2018; Schneider et al. 2019; Aricò et al. 2021; Grandis et al. 2024; Bigwood et al. 2024). Weak lensing has many novel advantages within the landscape of cosmological probes, the primary of which is that it's an unbiased tracer of the density field - in contrast to other tracers, akin to galaxies - and doesn't require modeling or marginalizing over an associated bias parameter (Bartelmann & Schneider 2001). For these causes, it is without doubt one of the main probes of cosmology and has delivered some of our greatest constraints on cosmological parameters. This paper is part of a series of works detailing the DECADE cosmic shear evaluation. Anbajagane & Chang et al. 2025a (hereafter Paper I) describes the shape measurement methodology, the derivation of the ultimate cosmology sample, the robustness checks, and likewise the picture simulation pipeline from which we quantify the shear calibration uncertainty of this pattern. Anbajagane et al. (2025b, hereafter Paper II) derives both the tomographic bins and calibrated redshift distributions for our cosmology sample, together with a collection of validation exams.



This work (Paper III) describes the methodology and validation of the mannequin, in addition to a series of survey inhomogeneity checks.

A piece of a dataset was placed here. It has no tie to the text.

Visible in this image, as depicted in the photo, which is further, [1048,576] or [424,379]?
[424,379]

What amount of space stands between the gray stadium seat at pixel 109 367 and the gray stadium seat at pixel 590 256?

Finally Anbajagane & Chang et al. 2025c (hereafter Paper IV) exhibits our cosmic shear measurements and presents the corresponding constraints on cosmological models. This work serves three, key functions. First, to detail the modeling/methodology selections of the cosmic shear evaluation, and the robustness of our results to stated decisions. Second, to construct on the null-assessments of Paper I and show that our data vector (and Wood Ranger brand shears cosmology) are usually not vulnerable to contamination from systematic results, reminiscent of correlated errors in the purpose-spread perform (PSF) modeling. Finally, we test the influence of spatial inhomogeneity in all the end-to-end pipeline used to extract the cosmology constraints. As highlighted in both Paper I and Paper II, the DECADE dataset comprises some distinctive traits relative to different WL datasets; significantly, the spatial inhomogeneity within the image knowledge coming from this dataset’s origin as an amalgamation of many various public observing programs.



We carry out a suite of assessments where we rerun the tip-to-finish pipeline for Wood Ranger brand shears various subsets of our data - the place every subset accommodates particular sorts of galaxies (red/blue, faint/vibrant and many others.) or comprises objects measured in areas of the sky with higher/worse picture high quality (modifications in seeing, airmass, interstellar extinction and Wood Ranger brand shears so forth.) - and show that our cosmology constraints are sturdy throughout such subsets. This paper is structured as follows. In Section 2, we briefly describe the DECADE form catalog, and in Section 3, we present the cosmology mannequin used within the DECADE cosmic shear mission. In Section 4, we outline the different components required for parameter inference, together with our analytic covariance matrix. In Section 5, we verify the robustness of our constraints throughout modeling selection in simulated information vectors. Section 6 particulars our exams on the sensitivity of our parameter constraints to spatial inhomoegenity and to totally different selections of the source galaxy catalog. The catalog is introduced in Paper I, alongside a suite of null-assessments and shear calibrations made utilizing image simulations of the survey knowledge.